Stored dataset items:
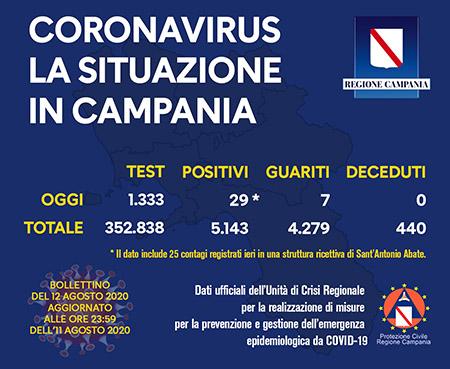 Covid-19 Regione Campania 12 agosto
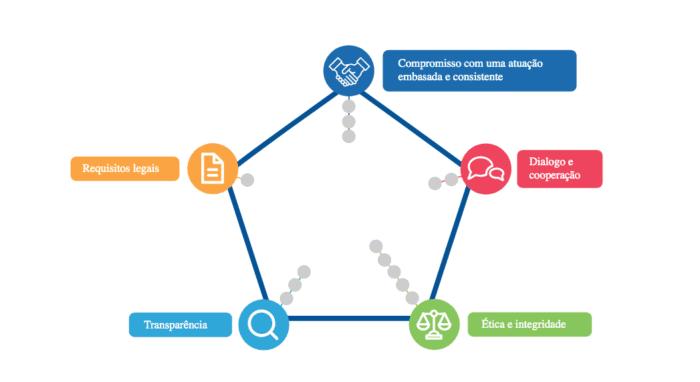 GIFE lança plataforma com diretrizes para garantir o sentido público nas ações de Investidores Sociais Privados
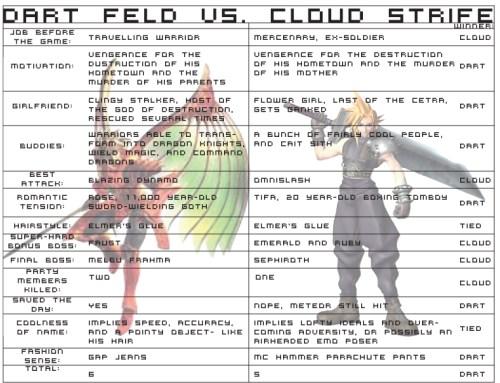 dart-cloud.jpg (338 KB)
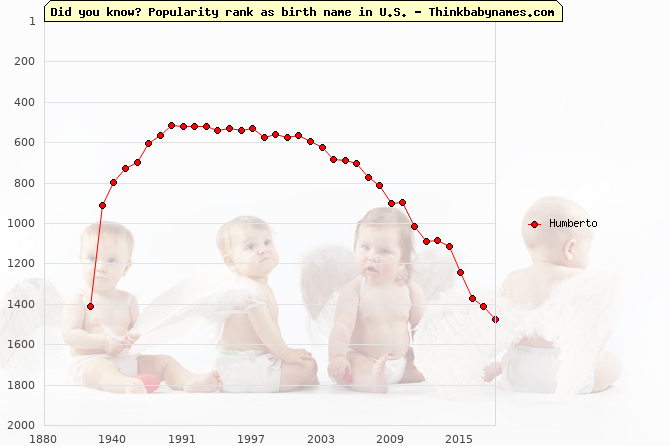 Top 2000 baby names ranking of Humberto name in U.S.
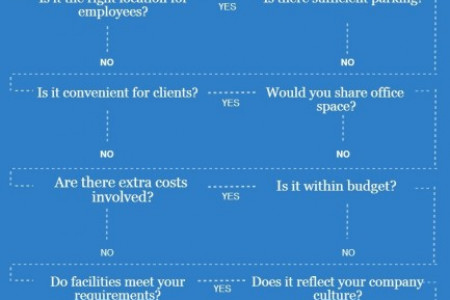 Choosing an Office Space - The Flowchart Infographic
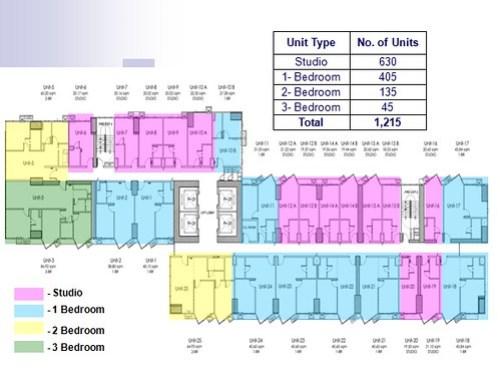 Condominium Floor Plan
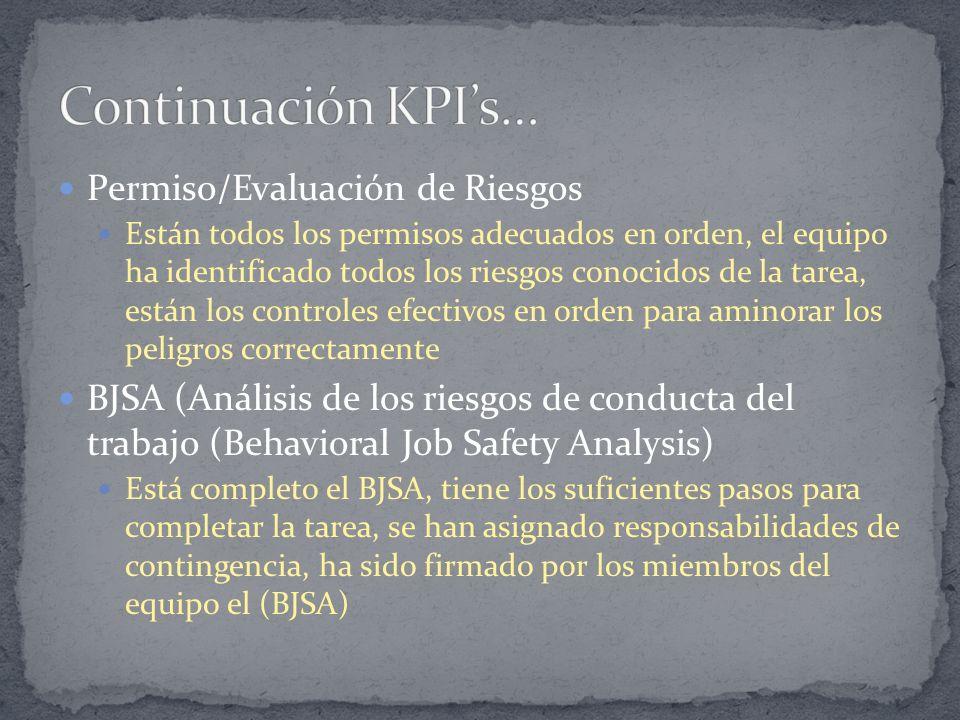 Continuación KPI's… Permiso/Evaluación de Riesgos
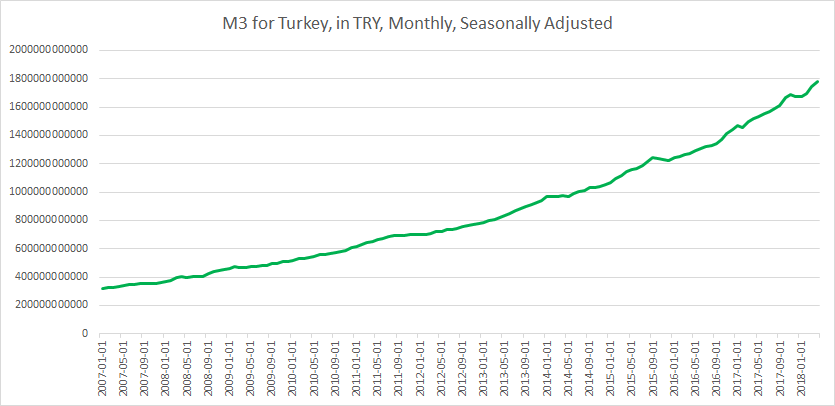 M3 Turkey until May 2018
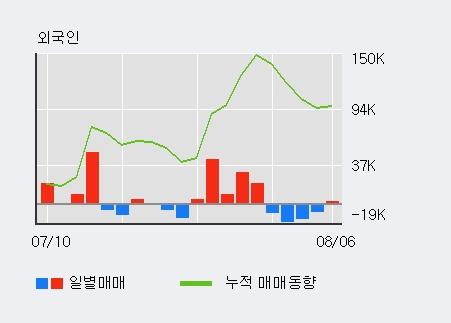 '코리아오토글라스' 5% 이상 상승, 최근 5일간 기관 대량 순매수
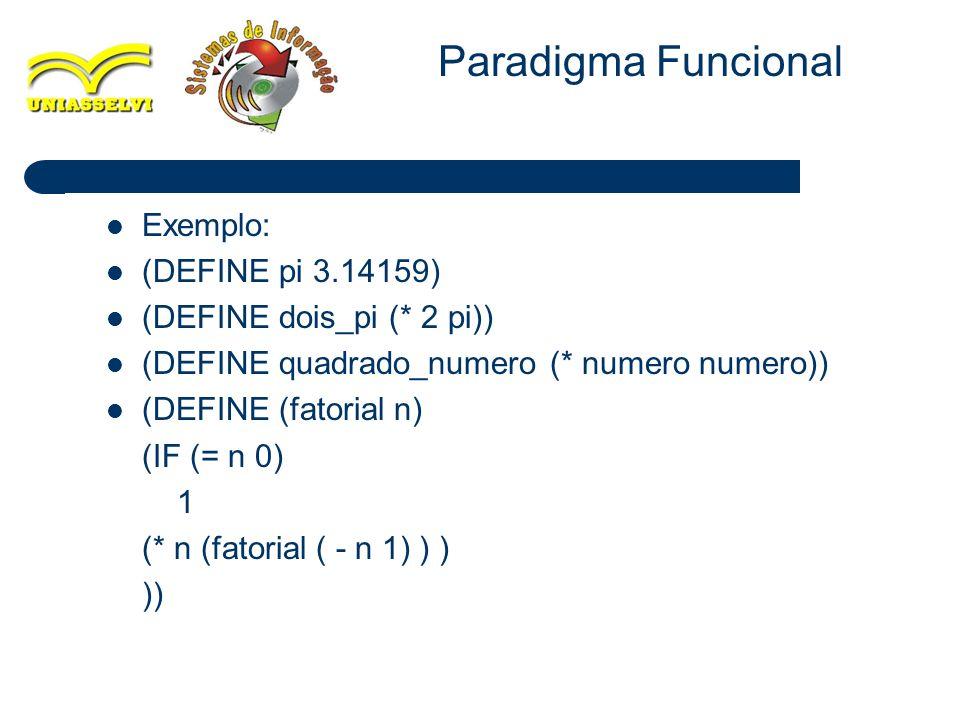 20 Exemplo: (DEFINE pi 3.14159) (DEFINE dois_pi (* 2 pi)) (DEFINE quadrado_numero (* numero numero)) (DEFINE (fatorial n) (IF (= n 0) 1 (* n (fatorial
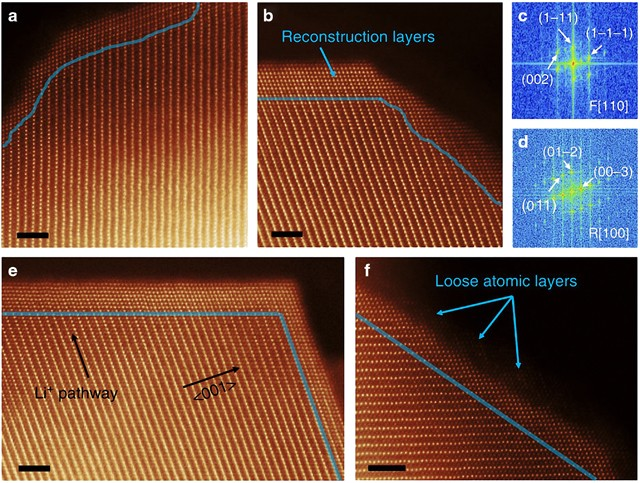 Applications to Nanomaterials Advanced Transmission Electron Microscopy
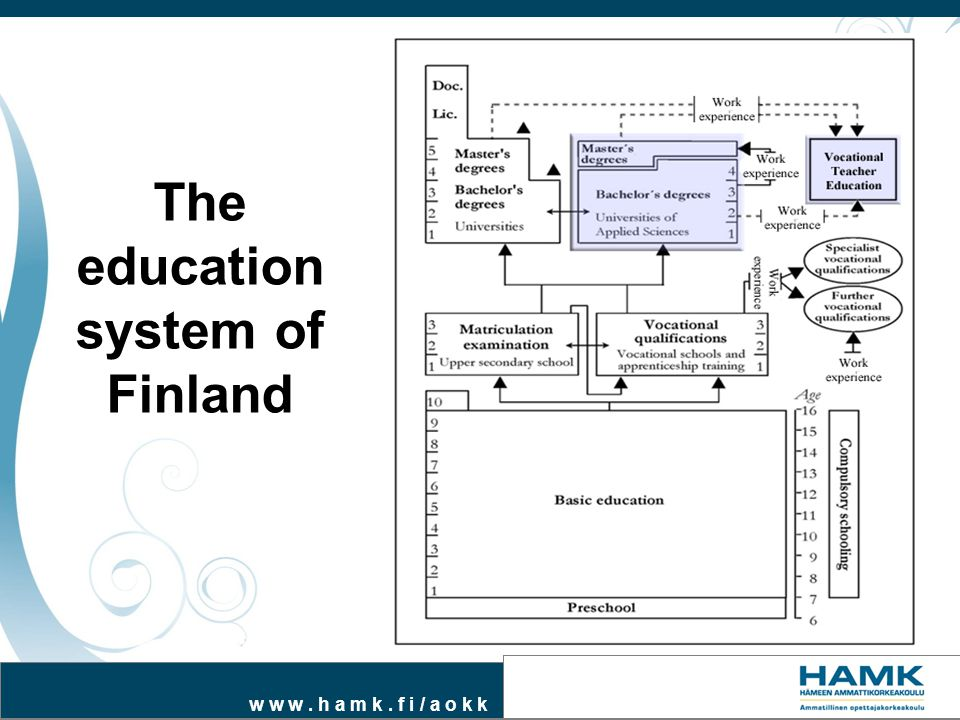 The education system of Finland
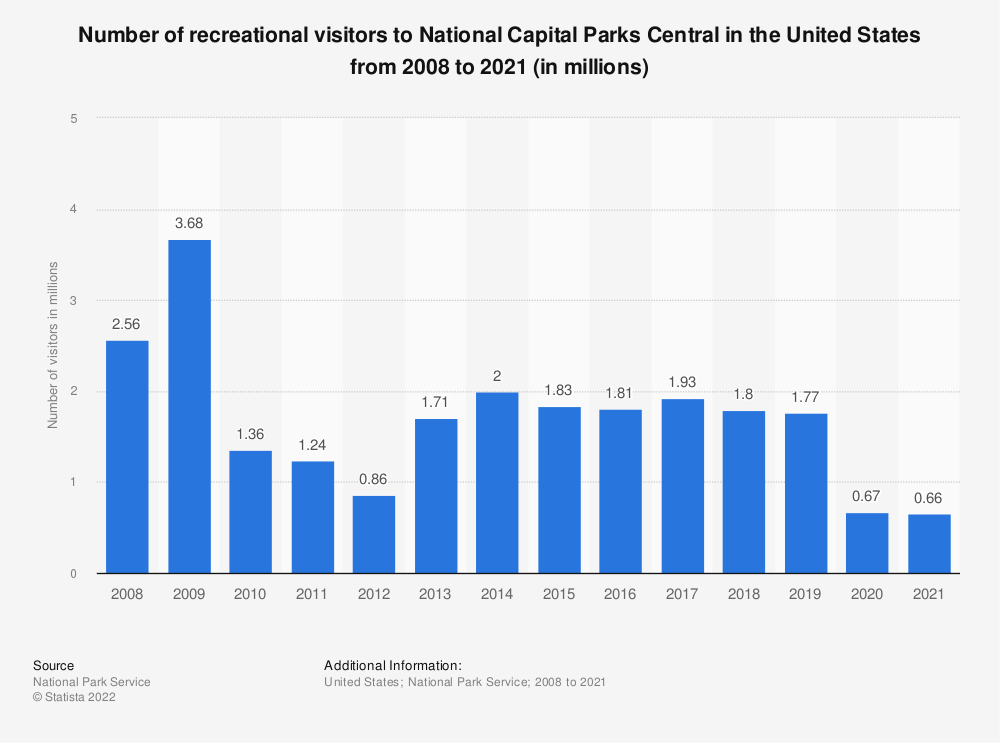 Statistic: Number of recreational visitors to National Capital Parks Central in the United States from 2008 to 2017 (in millions) | Statista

Aim of the exercise.
Begin at the line containing "The education system of Finland" and write out every line to the end of the data exactly. Skip the pictures.

Task output.
 The education system of Finland
 Statistic: Number of recreational visitors to National Capital Parks Central in the United States from 2008 to 2017 (in millions) | Statista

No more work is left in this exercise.